O sentimento de estar nas margens de um mundo diferente com o halo dos aeroportos, portos intergalácticos nos universos de ficção (científica). Mas em que o tempo tem outro sentido e o amor e a morte rodopiam entrelaçados. Aqui, o amor tem a marca do desespero. Os afectos e as emoções são soberanos tudo dominando e a razão reduz-se a um feixe luminoso guiado pelo instinto. Tudo vibra, até o desejo. O significado da ternura: encosto a cabeça, a fronte colada à parede fria, e profiro uma exclamação de abissal alívio…

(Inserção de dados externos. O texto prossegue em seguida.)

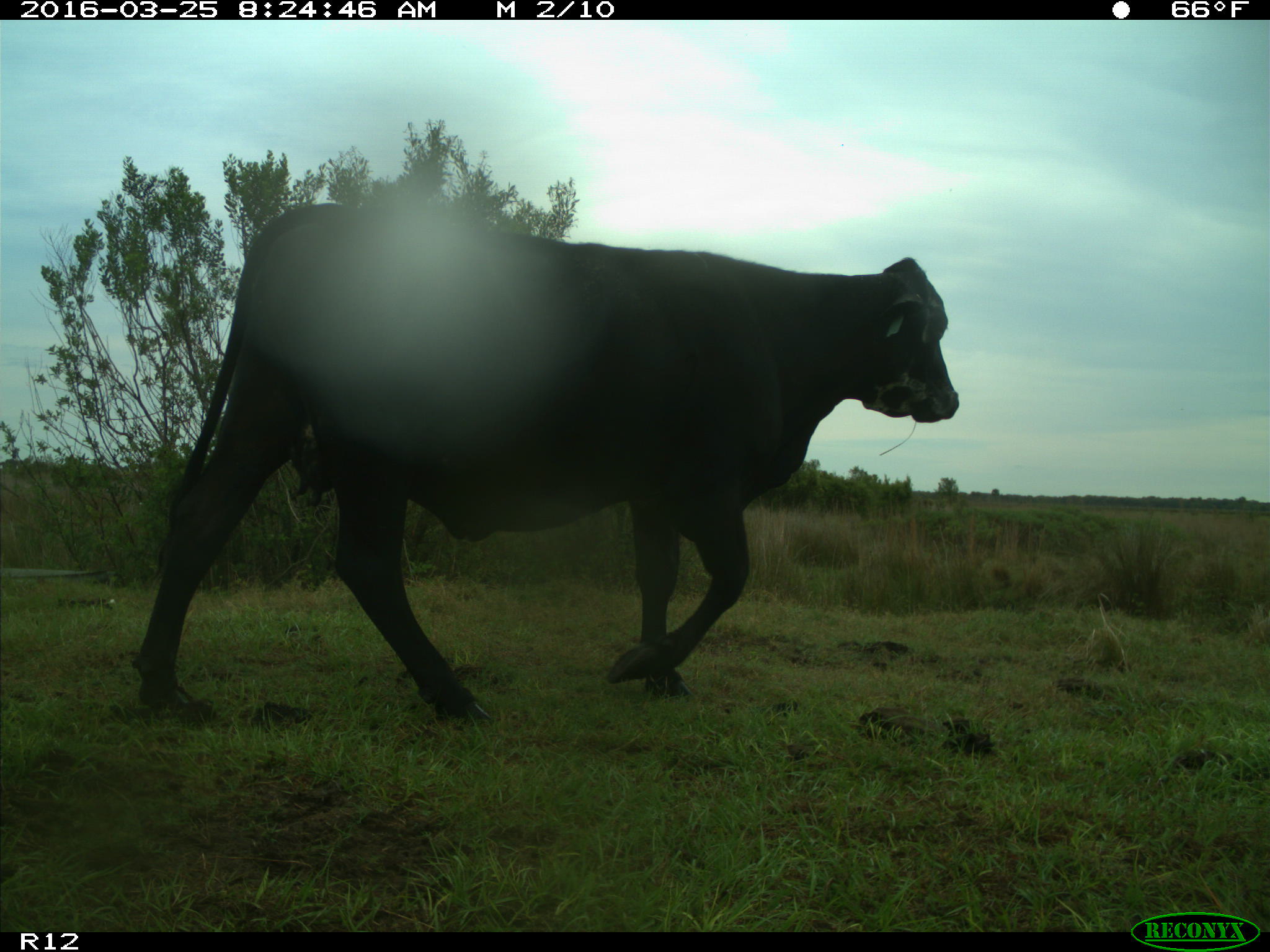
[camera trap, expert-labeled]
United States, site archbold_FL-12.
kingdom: Animalia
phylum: Chordata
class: Mammalia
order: Artiodactyla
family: Bovidae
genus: Bos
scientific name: Bos taurus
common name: domestic cow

domingo, 17 de novembro de 2013



  […] Jodoigne, 17 de Maio de 1979

Represento o que vivo.
Exemplo:
Vou limpar a casa e imagino-me uma criada.
Vou escrever e imagino-me um escritor, mais do que realmente sou. Alguém que vive e viverá não deixando nunca de escrever, de estar na espuma do tempo. Hoje não sabia se um autor de um livro ainda estava vivo ou se já tinha morrido. Alguém de quem pode apenas constatar-se os efeitos. […]

e ainda:
[…] O maior elogio que posso fazer-lhe é que, a meu lado, me deixa a liberdade de estar só; […]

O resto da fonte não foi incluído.